“Uma câmera na mão e uma ideia na cabeça”. Essa frase ficou conhecida com o movimento cinematográfico que mudou a cara dos filmes brasileiros, chamado Cinema Novo. Os jovens e curiosos cineastas que se afastavam cada vez mais das famosas chancadas de estúdios, se viram num momento de necessidade de mostrar e representar a cara do povo, os problemas das ruas e a realidade crua. Seguindo os passos da Nouvelle Vague francesa e do neo-realismo italiano, o Brasil passou a ser visto como era de fato.
O documentário Cinema Novo, vencedor do prêmio Olho de Ouro este ano em Cannes, mostra de maneira orgulhosa e apaixonada, a criação do novo ideal no cinema de realismo brasileiro pelos olhos de uma de suas crias, Eryk Rocha, filho de Glauber Rocha. Em primeira pessoa, o filme destaca o movimento de dentro pra fora. E com falas pinçadas de autores e realizadores tenta explicar os por quês dessa vontade de retratar regionalidade e situações atuais, cheios de questionamentos e com uma voz que pulsava para ser ouvida, um verdadeiro manifesto transcendental que se desvinculava da alienação cinematográfica e mudava para uma narrativa popular, mais inteligente, consciente e menos comercial.

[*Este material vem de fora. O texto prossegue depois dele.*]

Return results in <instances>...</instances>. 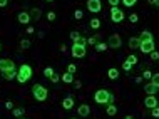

De uma escolha inteligente, o filme logo conclui sua primeira sequência com uma das cenas mais fortes da literatura brasileira, o nascimento de Macunaíma. Personagem criado por Mário de Andrade e representante do modernismo da década de 20, que simboliza o povo brasileiro. Em uma mistura poética de imagens de acervo e resultado de pesquisas entrepostas de obras do movimento e depoimentos e opiniões do próprio Glauber, Cacá Diegues, Nelson Pereira dos Santos, Leon Hirszman, Joaquim Pedro de Andrade, Rui Guerra, Walter Lima Jr. e Paulo César Saraceni, o filme cria uma intertextualidade que conversa não só como linguagem de documentário, mas como cinema de verdade, criando uma história a parte e usando todas essas imagens para dizer algo novo, com um assunto já passado. Afinal, não é essa a função de um realizador de Cinema Novo, criar?
Cinema Novo dialoga com o país contemporâneo que vive uma situação política complicada e incerta, uma economia inconstante que preocupa e divide opiniões. Temas que conversaram diretamente com as abordagens dos cineastas do movimento, que viveram uma geração registrando a memória do Brasil com grande sentimento pela arte. Esquerdista ao extremo, o filme não deixa escapar sua raiz socialista de cabeças que enxergam um mundo injusto e cheio de falhas mas que fazem dinheiro com seu neo-idealismo.
Eryk é responsável por juntar suas referências de vida e olhar poderoso para criar uma experiência com o charme do preto e branco que aguça sentidos já esquecidos com a tomada do molde hollywoodiano e capitalista de contar histórias. Com propriedade no assunto e uma montagem excepcional, o filme extrai todo o potencial do Brasil para apresentá-lo para o mundo e definir o momento mais importante do cinema nacional.